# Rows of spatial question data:
|---|

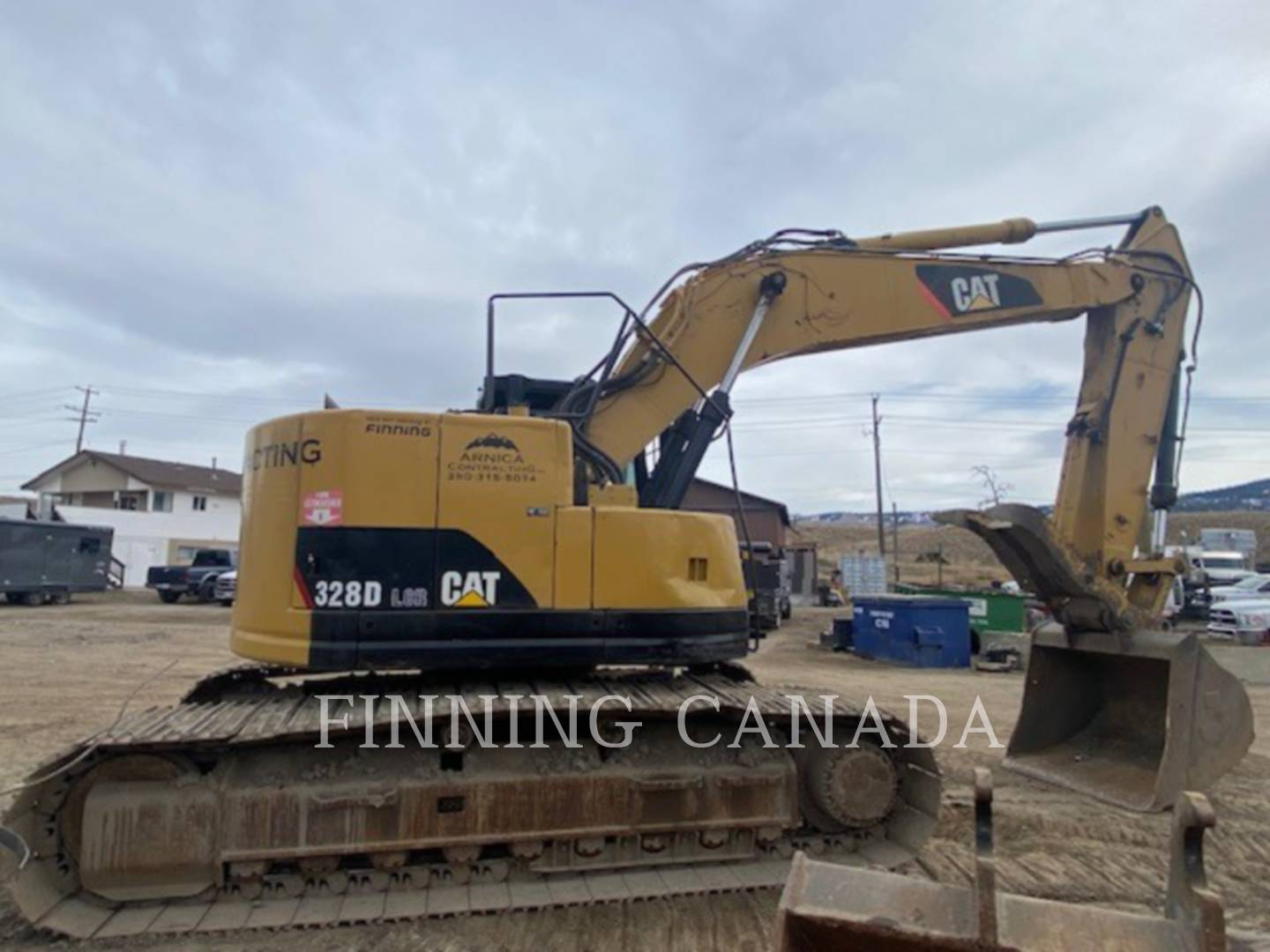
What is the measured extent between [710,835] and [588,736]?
Result: 0.91m

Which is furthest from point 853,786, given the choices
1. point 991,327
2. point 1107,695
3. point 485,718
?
point 991,327

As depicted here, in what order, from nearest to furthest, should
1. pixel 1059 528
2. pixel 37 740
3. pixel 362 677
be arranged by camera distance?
pixel 362 677 < pixel 1059 528 < pixel 37 740

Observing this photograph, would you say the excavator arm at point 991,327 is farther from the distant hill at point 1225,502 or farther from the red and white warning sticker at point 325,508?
the distant hill at point 1225,502

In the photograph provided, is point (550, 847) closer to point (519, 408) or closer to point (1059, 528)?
point (519, 408)

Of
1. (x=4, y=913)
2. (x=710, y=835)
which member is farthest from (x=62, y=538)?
(x=710, y=835)

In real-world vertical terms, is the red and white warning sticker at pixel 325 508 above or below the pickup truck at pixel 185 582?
above

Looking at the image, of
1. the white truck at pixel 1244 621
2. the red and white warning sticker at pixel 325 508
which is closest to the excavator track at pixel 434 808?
the red and white warning sticker at pixel 325 508

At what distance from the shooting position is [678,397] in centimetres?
618

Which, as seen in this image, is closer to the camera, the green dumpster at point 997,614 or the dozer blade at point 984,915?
the dozer blade at point 984,915

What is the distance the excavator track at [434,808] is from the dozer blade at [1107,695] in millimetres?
2233

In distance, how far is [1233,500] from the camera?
110 metres

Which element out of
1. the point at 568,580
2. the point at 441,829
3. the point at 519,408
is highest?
the point at 519,408

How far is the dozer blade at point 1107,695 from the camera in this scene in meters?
6.09

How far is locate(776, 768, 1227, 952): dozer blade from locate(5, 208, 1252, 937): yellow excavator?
259 cm
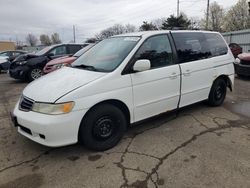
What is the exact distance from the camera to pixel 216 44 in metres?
5.52

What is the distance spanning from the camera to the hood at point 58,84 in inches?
135

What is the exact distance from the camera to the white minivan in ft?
11.0

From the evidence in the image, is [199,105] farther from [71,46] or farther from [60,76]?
[71,46]

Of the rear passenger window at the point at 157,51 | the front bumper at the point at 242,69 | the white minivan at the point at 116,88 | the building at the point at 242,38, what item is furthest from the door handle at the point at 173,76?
the building at the point at 242,38

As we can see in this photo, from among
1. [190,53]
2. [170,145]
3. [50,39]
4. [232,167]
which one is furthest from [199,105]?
[50,39]

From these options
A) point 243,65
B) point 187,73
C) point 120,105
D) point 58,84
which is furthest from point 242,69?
point 58,84

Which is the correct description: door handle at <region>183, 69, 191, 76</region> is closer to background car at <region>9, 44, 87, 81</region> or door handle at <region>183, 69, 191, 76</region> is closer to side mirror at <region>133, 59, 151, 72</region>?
side mirror at <region>133, 59, 151, 72</region>

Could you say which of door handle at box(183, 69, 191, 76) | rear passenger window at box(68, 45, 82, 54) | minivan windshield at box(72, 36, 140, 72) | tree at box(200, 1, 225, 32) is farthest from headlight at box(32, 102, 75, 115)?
tree at box(200, 1, 225, 32)

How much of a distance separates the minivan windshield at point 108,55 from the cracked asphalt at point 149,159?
1.29 metres

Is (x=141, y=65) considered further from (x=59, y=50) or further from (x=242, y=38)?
(x=242, y=38)

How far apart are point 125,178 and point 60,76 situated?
2.01 meters

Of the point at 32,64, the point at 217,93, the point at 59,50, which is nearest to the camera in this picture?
the point at 217,93

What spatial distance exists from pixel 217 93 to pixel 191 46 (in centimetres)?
145

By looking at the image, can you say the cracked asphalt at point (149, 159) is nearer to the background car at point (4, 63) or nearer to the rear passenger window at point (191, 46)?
the rear passenger window at point (191, 46)
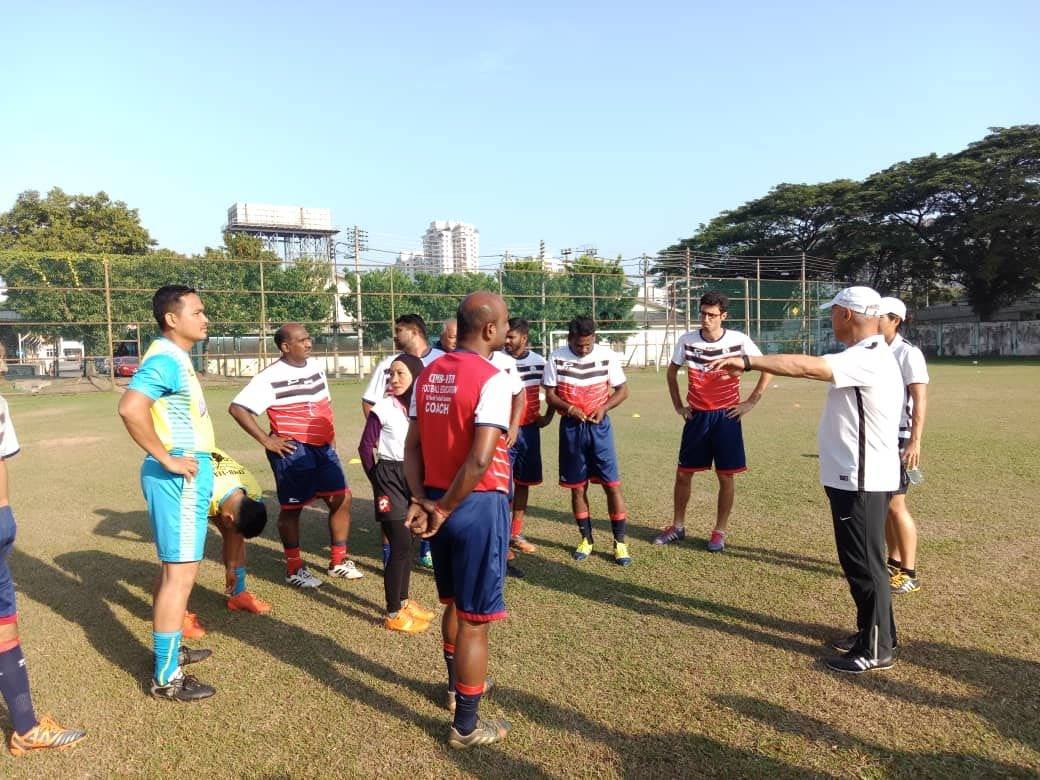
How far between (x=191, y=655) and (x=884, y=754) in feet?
12.3

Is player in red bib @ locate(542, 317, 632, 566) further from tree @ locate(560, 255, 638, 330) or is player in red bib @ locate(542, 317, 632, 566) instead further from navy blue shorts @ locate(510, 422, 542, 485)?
tree @ locate(560, 255, 638, 330)

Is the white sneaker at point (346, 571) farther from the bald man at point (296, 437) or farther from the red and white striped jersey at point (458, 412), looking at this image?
the red and white striped jersey at point (458, 412)

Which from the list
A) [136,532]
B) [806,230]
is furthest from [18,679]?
[806,230]

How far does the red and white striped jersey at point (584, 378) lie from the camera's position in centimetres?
608

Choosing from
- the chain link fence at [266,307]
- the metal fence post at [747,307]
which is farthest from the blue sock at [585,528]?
the metal fence post at [747,307]

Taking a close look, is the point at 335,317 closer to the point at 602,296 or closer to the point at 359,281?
the point at 359,281

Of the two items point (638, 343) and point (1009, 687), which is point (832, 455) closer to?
point (1009, 687)

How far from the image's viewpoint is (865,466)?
3.88 meters

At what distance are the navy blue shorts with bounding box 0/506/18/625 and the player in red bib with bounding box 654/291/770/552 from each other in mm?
4723

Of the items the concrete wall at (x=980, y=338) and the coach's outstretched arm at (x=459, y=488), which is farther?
the concrete wall at (x=980, y=338)

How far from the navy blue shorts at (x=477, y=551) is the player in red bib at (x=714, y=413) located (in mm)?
3321

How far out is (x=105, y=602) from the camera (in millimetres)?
5141

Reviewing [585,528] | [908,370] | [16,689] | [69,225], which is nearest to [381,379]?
[585,528]

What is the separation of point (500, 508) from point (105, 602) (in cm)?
369
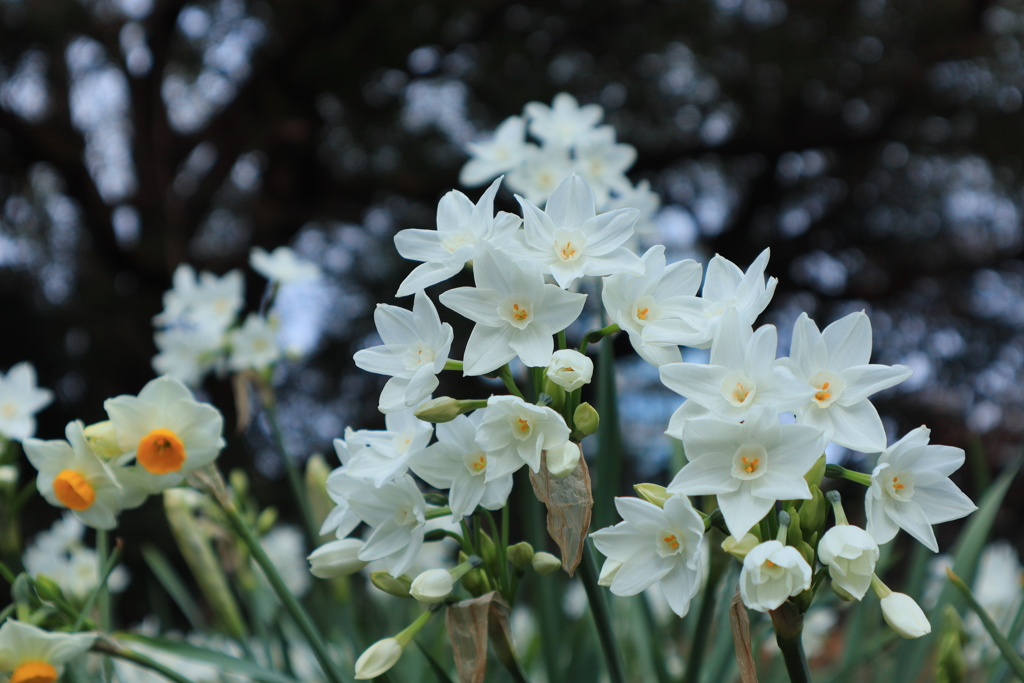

|---|

# SET PROBLEM:
Count the lines in the items above that contain the string "asphalt", treating uppercase and lowercase letters as different. Reply with the number alone.

# RESPONSE TO THE EXERCISE:
2